—¿Señor? ¡Señor, por favor, abra la puerta! —le escuché gritar a Marehin desde el corredor al otro lado de la puerta de mi baño.
Ella continuó llamándome con gritos a los que no pude responder porque otra vez las arcadas tomaron cuenta de mí.
Aferrado a la porcelana vomité, no más que corrosivos jugos gástricos que quemaron mi garganta, treparon por mi nariz y me ahogaron dejándome sin aire, los ojos en llamas por el esfuerzo y el corazón latiendo descontrolado, tal como todo mi cuerpo lo estaba. Mis piernas flexionadas en el suelo temblaban, mis manos se sentían flácidas tal si hubiesen perdido sus huesos.
Escupí y jadeé. Lloré y temblé todavía más con Marehin aporreando la puerta.
Mi estomago se contrajo y retorció otra vez.
Las arcadas treparon por mi garganta atorándome. Encorvado sobre la porcelana, sin poder respirar, estuve a punto de contorsionar porque dentro ya no me quedaba nada, solo ella y este insoportable dolor. Mi carne, mi espíritu mi sangre; por completo era dolor, sufrimiento.
Supe que este era mi destino, ser el rey del dolor por siempre.
Así, con los espasmos de mi estomago obligándome a abrir la boca como en un grito desesperado y silencioso, lloré y la llamé rogándole que me sacara de mi miseria porque nada podía ser peor que esto.
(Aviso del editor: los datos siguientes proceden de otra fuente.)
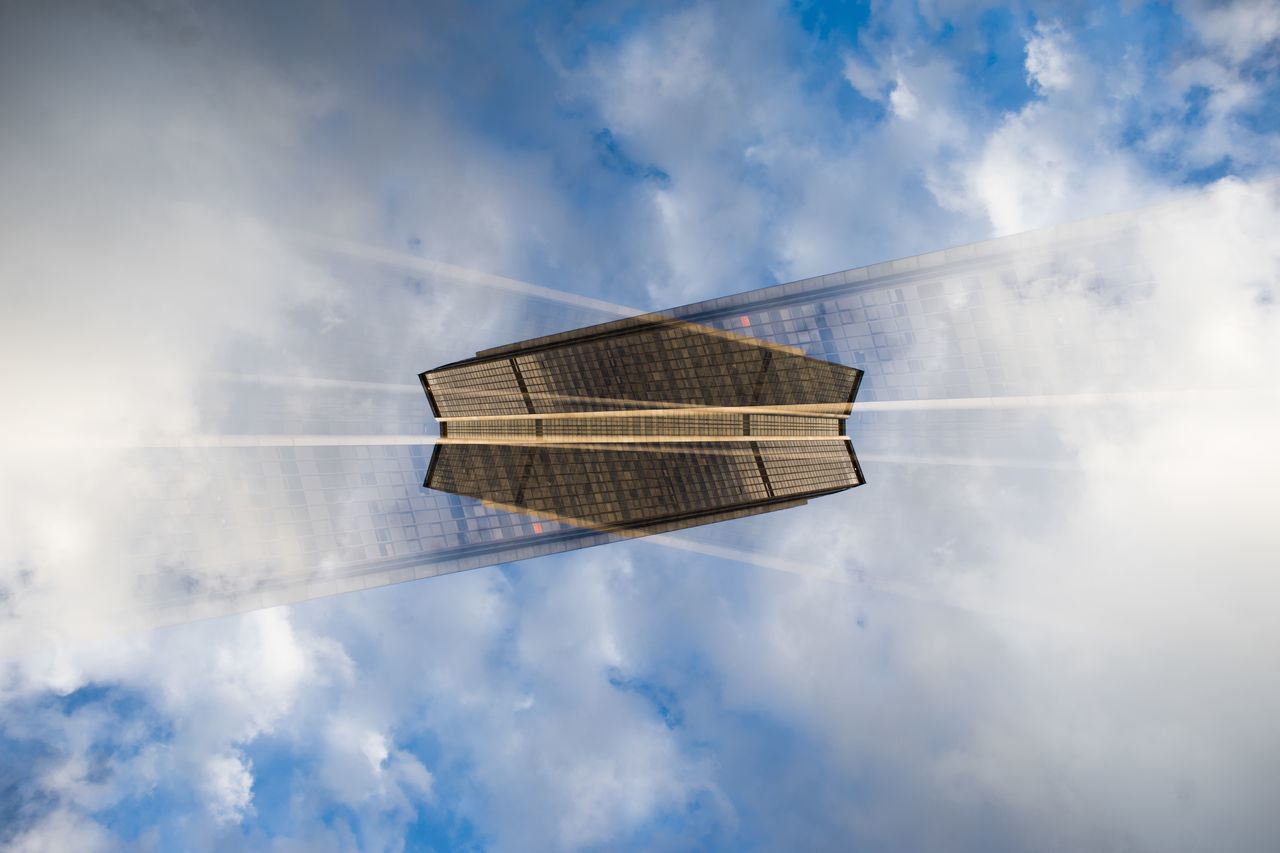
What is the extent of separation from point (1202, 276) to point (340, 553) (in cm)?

Mi corazón no era más que cristal destrozado que me cortaba por dentro, podía sentir el fuego de las heridas en mi pecho. Dormitaba en aquel duermevela en el que últimamente pasaban todas mis noches cuando supe que ella estaba con alguien más; percibí el lazo entre nosotros tensarse y vibrar hasta casi aullar así como la cuerda de un instrumento que se tensa el punto del quiebre con el mero rose del aire alterándola para sonar. Charlotte estaba en brazos de alguien más.
Me lo merecía, una y mil veces; este debía ser mi castigo por toda la eternidad y aún así me sentí traicionado en lo más profundo de mi ser. Fui yo el que se traicionó a sí mismo, mis acciones derivaran en esto y de cualquier modo la tristeza era tanta que apenas si podía respirar.
Todavía medio dormido había gritado porque se sintió como si me clavaran un puñal en el corazón. Grité de dolor y llamando su nombre.
Todavía tendido en mi cama, padeciendo el más terrible de los dolores que soportara jamás porque esto siquiera se parecía a la segunda vez en que me envenenaron, escuché un llanto que no me pertenecía y que por cierto, no brotaba de la garganta de Charlotte. Branwen llorando, rogando por ella, repitiendo con gritos desesperados su nombre dentro de mi cabeza, una y otra vez. Repitiendo el nombre de Charlotte con una mezcla de terror, impotencia y desespero así como ahora Marehin me llamaba a mí.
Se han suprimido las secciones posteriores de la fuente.